E 3 - Kilas Balik

684 52 4
                                    

Hari ini Mama sedang menyisir rambut Amanda, dia melakukannya dengan gerakan lembut, memoles cairan yang berfungsi menyuburkan rambut, diikuti cairan lainnya yang berfungsi untuk macam hal. Mama menanyakan masa SMA Amanda sejak kelas 12 semester ganjil ini, Amanda menjawabnya dengan lugas, sesekali tertawa saat mengingat momen lucu di kelas.

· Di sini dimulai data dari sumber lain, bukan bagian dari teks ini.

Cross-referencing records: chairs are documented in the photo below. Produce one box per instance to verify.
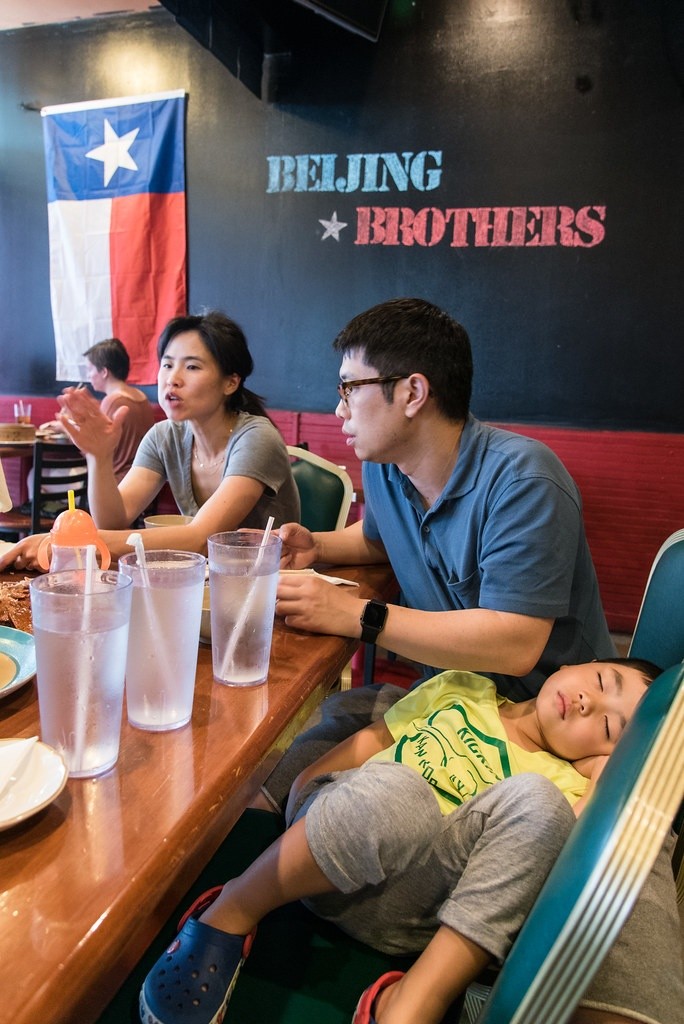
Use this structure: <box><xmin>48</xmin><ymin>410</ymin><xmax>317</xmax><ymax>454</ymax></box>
<box><xmin>225</xmin><ymin>444</ymin><xmax>684</xmax><ymax>1022</ymax></box>
<box><xmin>0</xmin><ymin>443</ymin><xmax>87</xmax><ymax>543</ymax></box>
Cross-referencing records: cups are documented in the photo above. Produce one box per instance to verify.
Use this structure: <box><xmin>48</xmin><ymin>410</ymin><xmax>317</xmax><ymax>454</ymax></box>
<box><xmin>118</xmin><ymin>550</ymin><xmax>206</xmax><ymax>732</ymax></box>
<box><xmin>27</xmin><ymin>567</ymin><xmax>134</xmax><ymax>781</ymax></box>
<box><xmin>14</xmin><ymin>404</ymin><xmax>32</xmax><ymax>424</ymax></box>
<box><xmin>207</xmin><ymin>531</ymin><xmax>283</xmax><ymax>689</ymax></box>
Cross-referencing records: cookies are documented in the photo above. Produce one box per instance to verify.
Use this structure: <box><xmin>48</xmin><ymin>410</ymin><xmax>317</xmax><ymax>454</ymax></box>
<box><xmin>0</xmin><ymin>574</ymin><xmax>41</xmax><ymax>634</ymax></box>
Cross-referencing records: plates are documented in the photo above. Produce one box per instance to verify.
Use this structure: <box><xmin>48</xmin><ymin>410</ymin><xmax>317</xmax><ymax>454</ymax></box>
<box><xmin>0</xmin><ymin>429</ymin><xmax>68</xmax><ymax>444</ymax></box>
<box><xmin>0</xmin><ymin>624</ymin><xmax>36</xmax><ymax>699</ymax></box>
<box><xmin>0</xmin><ymin>738</ymin><xmax>69</xmax><ymax>832</ymax></box>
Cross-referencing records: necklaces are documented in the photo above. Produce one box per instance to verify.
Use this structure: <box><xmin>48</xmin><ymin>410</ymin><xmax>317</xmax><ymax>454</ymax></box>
<box><xmin>193</xmin><ymin>414</ymin><xmax>233</xmax><ymax>476</ymax></box>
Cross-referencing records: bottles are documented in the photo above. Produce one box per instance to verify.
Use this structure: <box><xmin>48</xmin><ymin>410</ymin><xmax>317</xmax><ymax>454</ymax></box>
<box><xmin>37</xmin><ymin>507</ymin><xmax>112</xmax><ymax>573</ymax></box>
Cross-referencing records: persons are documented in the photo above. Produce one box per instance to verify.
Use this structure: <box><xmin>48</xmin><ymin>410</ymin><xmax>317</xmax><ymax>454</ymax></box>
<box><xmin>0</xmin><ymin>313</ymin><xmax>301</xmax><ymax>573</ymax></box>
<box><xmin>139</xmin><ymin>657</ymin><xmax>667</xmax><ymax>1024</ymax></box>
<box><xmin>236</xmin><ymin>300</ymin><xmax>684</xmax><ymax>1024</ymax></box>
<box><xmin>40</xmin><ymin>338</ymin><xmax>156</xmax><ymax>530</ymax></box>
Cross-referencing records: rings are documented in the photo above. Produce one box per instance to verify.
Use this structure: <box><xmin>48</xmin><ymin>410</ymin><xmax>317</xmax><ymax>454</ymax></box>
<box><xmin>26</xmin><ymin>566</ymin><xmax>33</xmax><ymax>570</ymax></box>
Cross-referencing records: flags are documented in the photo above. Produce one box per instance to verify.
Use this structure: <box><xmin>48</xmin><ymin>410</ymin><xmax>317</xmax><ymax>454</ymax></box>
<box><xmin>41</xmin><ymin>89</ymin><xmax>187</xmax><ymax>387</ymax></box>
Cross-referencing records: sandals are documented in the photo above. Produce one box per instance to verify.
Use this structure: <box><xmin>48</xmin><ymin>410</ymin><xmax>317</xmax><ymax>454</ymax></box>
<box><xmin>352</xmin><ymin>970</ymin><xmax>406</xmax><ymax>1024</ymax></box>
<box><xmin>140</xmin><ymin>885</ymin><xmax>257</xmax><ymax>1024</ymax></box>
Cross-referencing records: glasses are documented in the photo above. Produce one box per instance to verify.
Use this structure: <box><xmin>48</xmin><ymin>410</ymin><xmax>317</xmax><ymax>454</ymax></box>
<box><xmin>338</xmin><ymin>373</ymin><xmax>434</xmax><ymax>405</ymax></box>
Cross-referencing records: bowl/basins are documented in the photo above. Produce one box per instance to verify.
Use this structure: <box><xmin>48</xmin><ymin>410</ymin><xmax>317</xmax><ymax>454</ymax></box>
<box><xmin>144</xmin><ymin>514</ymin><xmax>195</xmax><ymax>528</ymax></box>
<box><xmin>200</xmin><ymin>585</ymin><xmax>211</xmax><ymax>639</ymax></box>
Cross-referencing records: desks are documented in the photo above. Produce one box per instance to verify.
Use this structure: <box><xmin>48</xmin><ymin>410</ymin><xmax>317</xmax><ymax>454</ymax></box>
<box><xmin>0</xmin><ymin>558</ymin><xmax>395</xmax><ymax>1024</ymax></box>
<box><xmin>0</xmin><ymin>443</ymin><xmax>56</xmax><ymax>459</ymax></box>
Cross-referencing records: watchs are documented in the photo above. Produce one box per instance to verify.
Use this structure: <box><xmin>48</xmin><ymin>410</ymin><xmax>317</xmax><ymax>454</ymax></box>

"Kamu gak punya sahabat, Dek?"

"Gak butuh validasi untuk menamai suatu hubungan, kalau Manda anggap dia sahabat, dia tidak merasa demikian, percuma. Lebih baik berjalan dengan kenyamanan, maka nama tak perlu ditetapkan." sahut Amanda sambil memainkan rambutnya yang sedang diurus Mama.

Satu-satunya teman sekolah yang pernah ke rumahnya adalah William, pemuda yang tidak ingin Amanda inginkan hadirnya saat bagi rapor semalam, dia hanya ingin sendiri untuk saat ini. William itu anak dari sahabat sang Ayah, orang tua keduanya sangat karib, anak-anak mereka pun demikian.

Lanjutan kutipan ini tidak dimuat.